Department of Engineering

Cambridge University Help for Ukraine welcomes Professor Andrii Kondratiev and Dr Valentyna Shkuro

Cambridge University Help for Ukraine welcomes Professor Andrii Kondratiev and Dr Valentyna Shkuro

Dr Valentyna Shkuro and Professor Andrii Kondratiev.

Two displaced scholars from Ukraine will continue their research in the Department of Engineering for a second year, as part of the ‘Cambridge University Help for Ukraine’ programme. Professor Andrii Kondratiev and Dr Valentyna Shkuro are visiting research fellows in the Biomechanics Research Group and Engineering Design Centre respectively.

I would like to express my profound gratitude. You did not just open the doors of your university to us – you opened your hearts to everyone who wants to work in a united Europe.

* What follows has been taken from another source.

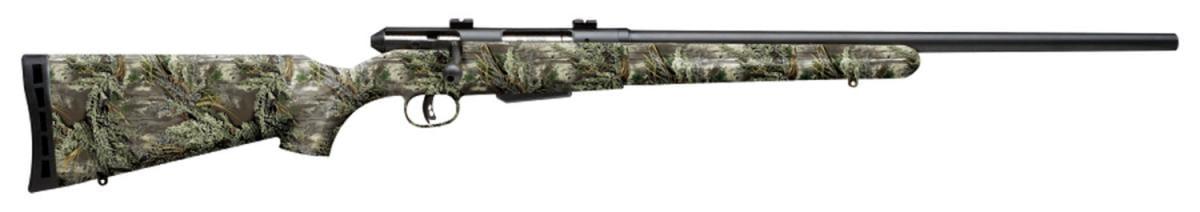 Savage 25 .223 Remington 19980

Professor Andrii Kondratiev

The programme provides funding for up to 26 postgraduate research students and academics from Ukraine, irrespective of nationality, displaced by Russia’s invasion. The programme enables them to continue their studies and research in Cambridge. The University’s support has also included a partnership with Kharkiv University to provide clinical placements for medical students and help for academics still working in Ukraine.

Professor Kondratiev (O.M. Beketov National University of Urban Economy, in Kharkiv) and Dr Shkuro (Taras Shevchenko National University of Kyiv) have spent one year at Cambridge on a fully funded residential placement, and this has since been extended for another year. They recently joined their displaced scholar peers for an extraordinary interdisciplinary conference, held to showcase new research from across the Ukrainian Cambridge community, ranging from engineering and computer science to philosophy, history, ecology and more.

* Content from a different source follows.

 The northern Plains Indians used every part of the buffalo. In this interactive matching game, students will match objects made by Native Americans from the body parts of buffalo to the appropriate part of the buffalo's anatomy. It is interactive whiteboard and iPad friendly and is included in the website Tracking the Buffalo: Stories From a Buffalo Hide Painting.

Professor Kondratiev’s current research, in cooperation with Professor Michael Sutcliffe, is to do with the development of restorative structures such as implants, which are tailored to the individual. For the purpose of this research, the individuals mentioned refer to Ukrainian soldiers who have suffered serious injury as a result of the ongoing war, experiencing lost tissue function in the face, neck, scalp and cranium, as well as damage to dental arches.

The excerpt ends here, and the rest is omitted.